Monday, June 10, 2013

Gracie 1999-2013

                                               Gracie

     My earliest memories in the family mostly include dogs in the mix, all loved and most treated as pert near equals in the household. We heard about Stormy the spaniel, then Fritz the doberman and we knew Pretzel, the first dachsund leading to Hansel and Gretel who stayed on into the 1960’s when the reign of poodles began. This love of dogs never wavered over five, then six decades with the branches of the family tree emulating Mom and Dad. Pets always brought joy and love to every child, grandchild and even great-grandchild in the family.  Every celebration in our extended tribe has almost always included a beloved pet and in particular a dog that played a major role in the fun. There were Dachsunds, Poodles, a Beagle, Airedales, Cocker Spaniels, Shih-Tzus, a Golden Retriever and the mutts named Freddie and Tickets who made us laugh and caused us to cry when their time came to leave. Other families followed suit: there was Maniac, Daisy, Missy, Scruffy, Tuffy, Buck, Bandit, Mae, Napoleon, Zeka, Dodger, Slippers,  Macy, Fido, Rocky, Bella, Peewee, Jadie, and many more that were loved and loved us back. Some of us turned down a shady street and took up with cats but the devotion was similar, just more one-sided.

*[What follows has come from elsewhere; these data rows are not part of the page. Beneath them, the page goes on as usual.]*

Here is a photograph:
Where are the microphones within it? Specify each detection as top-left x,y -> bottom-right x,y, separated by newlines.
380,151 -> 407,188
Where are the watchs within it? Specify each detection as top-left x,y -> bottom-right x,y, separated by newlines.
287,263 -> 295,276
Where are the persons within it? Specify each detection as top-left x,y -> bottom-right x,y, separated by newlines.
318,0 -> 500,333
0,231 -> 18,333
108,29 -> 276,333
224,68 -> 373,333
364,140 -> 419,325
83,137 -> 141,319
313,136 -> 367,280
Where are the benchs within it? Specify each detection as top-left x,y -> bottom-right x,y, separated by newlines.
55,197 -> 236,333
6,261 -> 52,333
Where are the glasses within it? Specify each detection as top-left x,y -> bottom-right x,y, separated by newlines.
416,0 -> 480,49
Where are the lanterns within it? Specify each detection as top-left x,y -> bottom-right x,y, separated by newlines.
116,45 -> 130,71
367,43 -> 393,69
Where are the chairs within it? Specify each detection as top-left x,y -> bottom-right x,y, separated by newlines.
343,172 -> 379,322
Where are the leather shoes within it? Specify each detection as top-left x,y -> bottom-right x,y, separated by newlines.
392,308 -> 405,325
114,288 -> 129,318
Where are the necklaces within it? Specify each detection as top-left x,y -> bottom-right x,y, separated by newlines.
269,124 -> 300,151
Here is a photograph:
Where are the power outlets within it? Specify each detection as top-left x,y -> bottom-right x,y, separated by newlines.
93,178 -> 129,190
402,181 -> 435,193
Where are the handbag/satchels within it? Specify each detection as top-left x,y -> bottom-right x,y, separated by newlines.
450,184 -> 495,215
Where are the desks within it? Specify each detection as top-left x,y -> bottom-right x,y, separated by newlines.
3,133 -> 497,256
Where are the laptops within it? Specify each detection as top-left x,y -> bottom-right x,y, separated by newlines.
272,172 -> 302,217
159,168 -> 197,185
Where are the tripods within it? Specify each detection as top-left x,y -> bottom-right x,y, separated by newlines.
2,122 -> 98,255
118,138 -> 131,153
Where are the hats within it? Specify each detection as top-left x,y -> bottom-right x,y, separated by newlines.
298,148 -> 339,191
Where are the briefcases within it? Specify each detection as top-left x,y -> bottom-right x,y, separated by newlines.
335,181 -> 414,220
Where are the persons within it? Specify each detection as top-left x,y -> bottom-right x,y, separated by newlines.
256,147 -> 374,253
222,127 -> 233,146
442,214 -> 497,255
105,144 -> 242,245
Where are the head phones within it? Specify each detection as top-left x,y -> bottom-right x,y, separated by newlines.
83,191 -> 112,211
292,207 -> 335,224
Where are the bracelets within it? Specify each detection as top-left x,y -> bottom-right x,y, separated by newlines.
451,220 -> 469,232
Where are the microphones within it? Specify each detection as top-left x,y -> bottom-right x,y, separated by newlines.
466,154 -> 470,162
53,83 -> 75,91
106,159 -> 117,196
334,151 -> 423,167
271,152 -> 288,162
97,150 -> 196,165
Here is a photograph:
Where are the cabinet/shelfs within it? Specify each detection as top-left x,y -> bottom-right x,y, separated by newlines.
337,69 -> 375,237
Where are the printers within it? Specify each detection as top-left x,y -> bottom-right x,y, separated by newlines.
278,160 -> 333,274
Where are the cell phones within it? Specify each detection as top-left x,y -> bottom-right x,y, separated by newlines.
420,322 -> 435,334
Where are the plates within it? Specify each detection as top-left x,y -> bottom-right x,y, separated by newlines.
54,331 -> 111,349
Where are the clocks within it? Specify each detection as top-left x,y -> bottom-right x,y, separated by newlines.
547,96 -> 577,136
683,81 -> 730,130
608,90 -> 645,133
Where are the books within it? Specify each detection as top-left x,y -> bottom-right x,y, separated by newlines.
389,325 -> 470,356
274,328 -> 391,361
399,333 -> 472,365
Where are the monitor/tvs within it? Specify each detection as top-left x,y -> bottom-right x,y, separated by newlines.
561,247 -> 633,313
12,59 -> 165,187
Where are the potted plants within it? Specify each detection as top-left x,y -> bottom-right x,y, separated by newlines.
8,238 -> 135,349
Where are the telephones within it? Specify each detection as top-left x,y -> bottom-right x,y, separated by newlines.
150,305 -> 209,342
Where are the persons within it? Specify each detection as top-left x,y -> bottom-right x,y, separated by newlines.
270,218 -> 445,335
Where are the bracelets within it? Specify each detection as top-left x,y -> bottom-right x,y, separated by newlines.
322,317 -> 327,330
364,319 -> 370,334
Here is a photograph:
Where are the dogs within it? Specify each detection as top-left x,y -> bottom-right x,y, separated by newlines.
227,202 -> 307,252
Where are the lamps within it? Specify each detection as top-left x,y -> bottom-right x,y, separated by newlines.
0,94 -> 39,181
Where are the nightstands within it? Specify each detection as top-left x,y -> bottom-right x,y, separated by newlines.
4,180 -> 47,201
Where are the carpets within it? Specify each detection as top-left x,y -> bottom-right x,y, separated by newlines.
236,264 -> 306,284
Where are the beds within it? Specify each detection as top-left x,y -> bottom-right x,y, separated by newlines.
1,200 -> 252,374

      Yet, no animal touched the entire family like Gracie (sometimes pronounced Gwacie), the once full-figured dachshund who sat by my Mom’s side dutifully through her worst times and then moved on to Colorado for a wonderful retirement where she was showered with love by a family who was steeped in dog adoration. Gracie had a face you could hardly say no to and in her Long Beach life she rarely heard the word. She was fed treats for her one simple trick, the balancing of her large wiener dog frame upright to beg with bent paws until  liv-a-snaps were produced and shoveled into her sweet mouth. Gracie was gentle, loyal and sweet; the best characteristics you could ask for in a dog. What made her so extra-special in light of her place among a hundred other dogs was that she carried my Mom’s kindness and love forward after she had left us behind. The old “kids” could hardly look upon Gracie without tearing up since she represented so thoroughly our Mom and such was the case for the grandkids and great-grandkids. Gracie had her life extended by loving care and despite illness and eventual blindness she had a great life, one that was given bonus time by the addition of Bella to her last days. It might have been slightly embarrassing that when I visited those loved ones in Colorado it was Gracie I longed to meet again right along with my blood kin. She will always be remembered as shining a light where one had gone out and will be loved in a special way by our entire family. If old Gracie is to journey on to Rainbow Bridge I have a pretty good idea who is waiting for her, treats in hand.